L'artiste comme producteur

Aux alentours de 1930, Benjamin, écrivain libre, s'est fait un nom dans la critique littéraire, en suivant des voies qui n'ont pourtant rien d'orthodoxe, puisqu'elles conduisent l'exégèse au seuil d'une praxis subversive. À Gershom Scholem, il écrit : « Je n'ai jamais pu développer mes recherches que dans un sens, si je puis dire, théologique, en conformité avec la doctrine talmudique des quarante-neuf niveaux de sens de chaque passage de la Torah. Or, d'après mon expérience, la platitude communiste la plus usée comporte davantage de sens hiérarchisés que les profondeurs de la pensée bourgeoise contemporaine, qui ne possède jamais que le sens de l'apologie. » Ce type de lecture, Benjamin l'opère tant sur l'héritage culturel que sur des contemporains tels que Kafka, Kraus ou Proust, en variant la distance prise avec son objet, réduite au minimum dans le cas de Brecht. Il procède également ainsi avec la réalité extra-littéraire. Sous son titre trompeur, Sens unique (1928) en témoigne : ce montage d'observations ou d'aphorismes inspiré par la rue présente une succession de carrefours offrant des possibilités de bifurquer. Il en va de même avec la remontée dans le temps que constituent les fragments, plus tardifs, d'Enfance berlinoise aux alentours de 1900.

En tout état de cause, Walter Benjamin ne dissocie pas l'étude et la vie, comme l'indiquent déjà ses tout premiers textes inspirés par le « mouvement de la jeunesse », à l'époque où il se lie d'amitié avec Gershom Scholem. Le rejet de sa thèse d'habilitation par l'université de Francfort, en 1925, va le conduire à chercher des ressources en dehors des institutions, du côté du journalisme, voire de la radio, et à développer de plus en plus un mode de pensée en prise sur une société en crise. Walter Benjamin ne borne pas son regard à la seule Allemagne, entre Berlin, où il a ses origines familiales – dans une bourgeoisie juive fortunée – et Francfort, où il peut débattre de ses travaux avec Adorno.
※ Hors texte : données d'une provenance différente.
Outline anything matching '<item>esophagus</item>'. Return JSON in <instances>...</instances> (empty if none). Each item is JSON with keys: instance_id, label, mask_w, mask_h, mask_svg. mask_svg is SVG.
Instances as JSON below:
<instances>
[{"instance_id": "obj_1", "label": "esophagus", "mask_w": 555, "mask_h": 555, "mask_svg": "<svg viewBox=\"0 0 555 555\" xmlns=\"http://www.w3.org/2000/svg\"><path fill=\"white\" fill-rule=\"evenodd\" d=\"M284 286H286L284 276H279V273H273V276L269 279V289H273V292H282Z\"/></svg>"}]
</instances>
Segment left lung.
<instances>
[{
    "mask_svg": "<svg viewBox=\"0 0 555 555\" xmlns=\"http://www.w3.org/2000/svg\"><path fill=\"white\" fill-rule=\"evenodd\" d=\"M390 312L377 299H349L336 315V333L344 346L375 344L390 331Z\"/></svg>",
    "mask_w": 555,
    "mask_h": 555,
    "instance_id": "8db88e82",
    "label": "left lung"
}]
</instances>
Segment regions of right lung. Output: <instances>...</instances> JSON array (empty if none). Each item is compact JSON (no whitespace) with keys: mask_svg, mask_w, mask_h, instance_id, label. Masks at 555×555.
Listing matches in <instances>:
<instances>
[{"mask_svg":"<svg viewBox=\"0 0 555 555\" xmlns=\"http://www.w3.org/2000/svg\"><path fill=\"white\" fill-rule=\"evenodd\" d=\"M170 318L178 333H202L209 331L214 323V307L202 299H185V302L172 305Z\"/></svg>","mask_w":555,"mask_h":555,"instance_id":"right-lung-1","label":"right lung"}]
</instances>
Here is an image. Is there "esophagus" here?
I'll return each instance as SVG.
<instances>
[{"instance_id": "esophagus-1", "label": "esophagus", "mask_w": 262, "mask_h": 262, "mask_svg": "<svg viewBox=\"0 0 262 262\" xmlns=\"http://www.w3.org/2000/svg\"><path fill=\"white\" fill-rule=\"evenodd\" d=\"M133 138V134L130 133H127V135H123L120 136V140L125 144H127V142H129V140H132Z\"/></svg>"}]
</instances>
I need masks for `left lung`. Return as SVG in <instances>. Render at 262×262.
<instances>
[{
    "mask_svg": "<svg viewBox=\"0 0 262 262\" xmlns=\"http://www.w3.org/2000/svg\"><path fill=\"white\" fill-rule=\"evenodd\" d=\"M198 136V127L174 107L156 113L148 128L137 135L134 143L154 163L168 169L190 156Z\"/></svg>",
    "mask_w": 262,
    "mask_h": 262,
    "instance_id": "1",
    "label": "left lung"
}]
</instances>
Paris – entre autres celui des surréalistes – est pour lui un deuxième port d'attache. Les impressions de voyage recueillies dans Paysages urbains (publiés en revue entre 1927 et 1930), et qui évoquent Moscou, Marseille, San Gimignano, la mer du Nord, témoignent de la plus grande ouverture. Les Journaux de Moscou (1926-1927) représentent un document de premier ordre sur un monde en mutation. Il y a aussi les séjours privilégiés à Capri – où Benjamin se lie à la révolutionnaire Asja Lacis, à laquelle il dédie Sens unique – et à Ibiza. L'exil, en 1933, fixe Benjamin à Paris, où néanmoins il change constamment d'adresse, intellectuel prolétarisé voué à écrire de plus en plus pour le tiroir, « dans la mesure où nous en avions », précise Günther Anders, son grand-cousin, « car quel émigrant aurait pu s'offrir un bureau avec des tiroirs ? Benjamin a écrit nombre d'essais sur ses genoux, assis au bord de son lit ». La Revue pour la recherche sociale, publication de l'école de Francfort elle-même en exil, en publiera certains. Pour l'émigré, la Bibliothèque nationale reste un dernier refuge, avant l'internement temporaire dans les camps de la République française en 1939, lorsque la guerre éclate, et le suicide, à Port-Bou, aux portes de l'Espagne, sur la route de l'Amérique.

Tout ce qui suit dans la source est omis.